Good news for the heirs of family businesses. The legislature has provided for a favourable regime for the inheritance of shares in family companies. For example, an inheritance tax of 3% applies to partners or (grand)children and 7% in other cases. This saves a lot with the normal (heavy) inheritance tax. The latter can amount to 27% for partners and (grand) children and up to 55% for people who aren’t family.
Conditions
In order to benefit from the reduced rate, one must meet some strict conditions. After all, it is not the intention that one can put all the private assets into a company in order to avoid higher inheritance tax.
Firstly, we must be dealing with a “real family business”. That is a company where at least 50% of the voting rights are held by the testator and his family.
In the hypothesis where father and mother together hold 50 of 100 shares, son and daughter each own 20 shares and an external investor has 10 shares, this condition is met (assuming that each share has one vote).
Moreover, the company must exercise a ‘real economic activity’. The favourable regime does not apply to patrimony companies or to management companies.
- Patrimony companies are companies without operating activity and only own assets.
- Management companies are companies that aim to manage other companies.
Take the following example: the inheritance consists of shares in two companies: on the one hand a corporation that operates a construction company, on the other hand, a company that only owns real estate. In that case, the favourable regime will only apply to the shares of the construction company. With regard to the shares in the real estate company, the heirs will pay the normal progressive inheritance tax.

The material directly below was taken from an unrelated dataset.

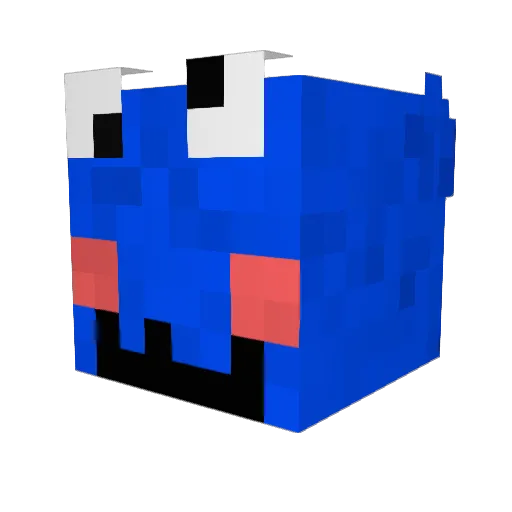 faulkgod Minecraft avatar head, 3D render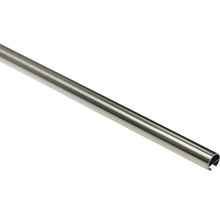 GARDINIA Memphis gordijnroede met binnenloop rvs-optiek ø 16 mm 160 cm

In addition, there are a number of other conditions. For example, after the death of the testator, the company must continue to exist for at least 3 years and continue its activities unchanged.
What about mixed assets?
A good question is whether the favourable regime also applies to “active” family businesses that own one or more private assets. For example, can a butcher bring his apartment by the sea into the family company so that it is also taxed at a reduced rate? The Belgian Constitutional Court recently confirmed that such an ‘all-or-nothing regulation’ is legal.
Family businesses which have an economic activity, but also own land or buildings that are not or only partially used for this economic activity, are in their entirety covered by the preferential rate. This only applies provided that the transactions do not constitute fiscal abuse, that is, are inspired by tax evasion. Tax abuse is likely to be considered at hand when:
- The company of the butcher does not only own the commercial premises of the butcher’s shop but also the apartment by the sea, grandfather’s old-timer and the yacht in the port of Antwerp;
- Just before deceasing, the butcher introduces the apartment by the sea into the family company, for example by selling it to the company or by a contribution in kind.
So some caution is called for, on the one hand. On the other hand, there are certainly possibilities to legally do tax (inheritance) optimization, also within and with family companies. In this regard, planning and timely implementation is key.